* [Estratto del documento]
In questo brano i dialoghi sono molto serrati, è un botta e risposta Giudei-Gesu ed in particolare è un invito a vivere la nostra fede oltre le etichette. I Giudei si pensano salvati per il semplice fatto di essere discendenti di Abramo, ma Gesù mette in luce il fatto che non basti avere questa paternità abramitica: serve, invece, mettere in pratica concretamente il Regno di Dio e le sue opere.

La fede è una continua ricerca che, per sua natura stessa, ha bisogno di rinnovarsi continuamente e di non sentirsi mai “arrivata”. Gesù in questo ci è alleato: Lui proclama una novità rivoluzionaria nel vivere la fede e la nostra vita intera. I Giudei non riconoscono Gesù nella sua umana divinità e questo li allontana da Lui e dal Padre.

Quante volte noi non riusciamo a vedere Dio nella nostra vita? Quante volte non lo riconosciamo in chi e cosa abbiamo intorno? Talvolta anche noi ci comportiamo come i Giudei: ci riteniamo salvi solo per la nostra adesione ai precetti ed al rispetto formale di essi.

* [Materiale di partenza]
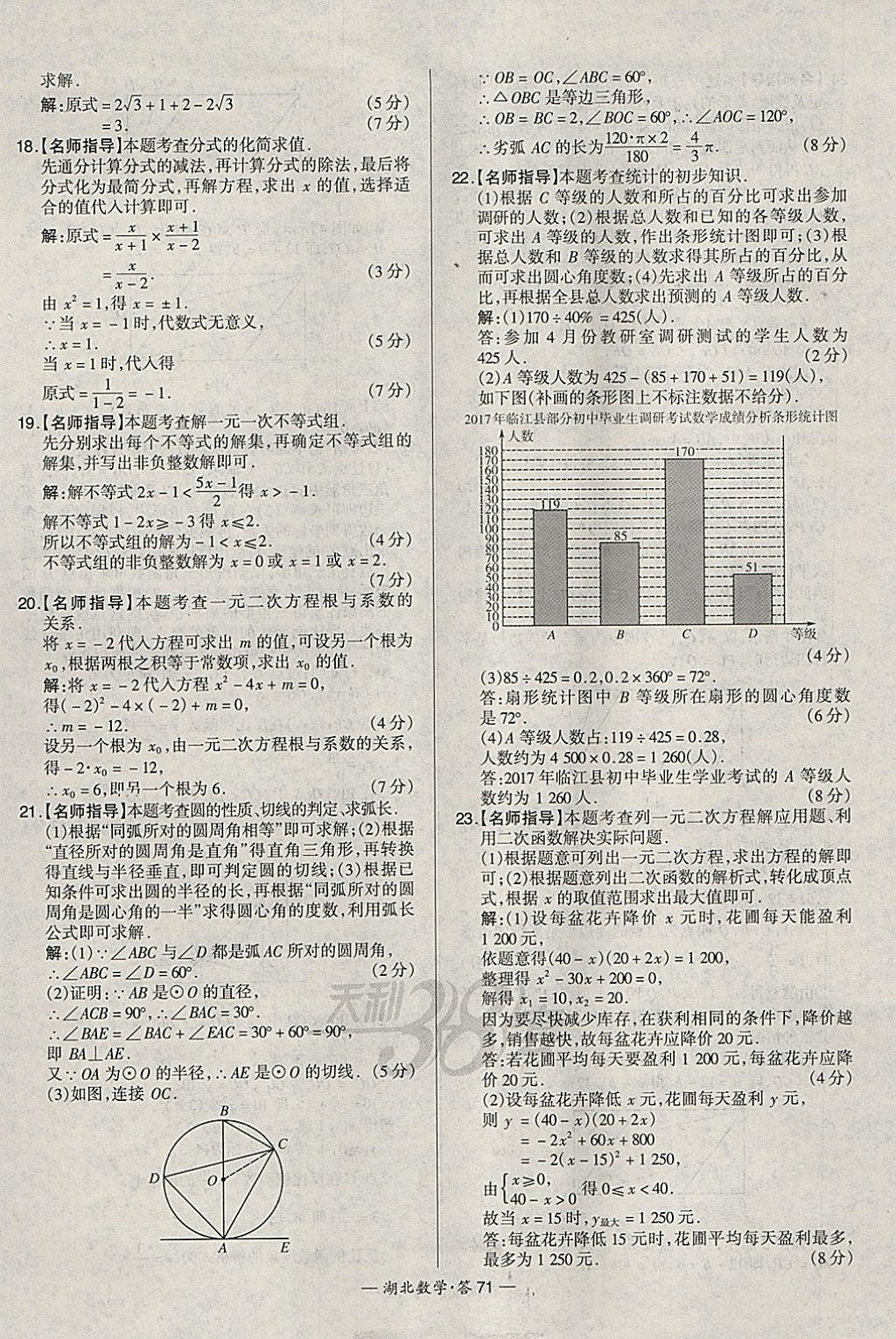 2018年天利38套湖北省中考試題精選數(shù)學 參考答案第71頁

* [Compito assegnato] Riscrivi la riflessione sulla fede da "In questo brano" a "e dal Padre.", sostituendo "discendenti" con "figli".

* [Risultato dell'esercizio]
In questo brano i dialoghi sono molto serrati, è un botta e risposta Giudei-Gesu ed in particolare è un invito a vivere la nostra fede oltre le etichette. I Giudei si pensano salvati per il semplice fatto di essere figli di Abramo, ma Gesù mette in luce il fatto che non basti avere questa paternità abramitica: serve, invece, mettere in pratica concretamente il Regno di Dio e le sue opere.

La fede è una continua ricerca che, per sua natura stessa, ha bisogno di rinnovarsi continuamente e di non sentirsi mai “arrivata”. Gesù in questo ci è alleato: Lui proclama una novità rivoluzionaria nel vivere la fede e la nostra vita intera. I Giudei non riconoscono Gesù nella sua umana divinità e questo li allontana da Lui e dal Padre.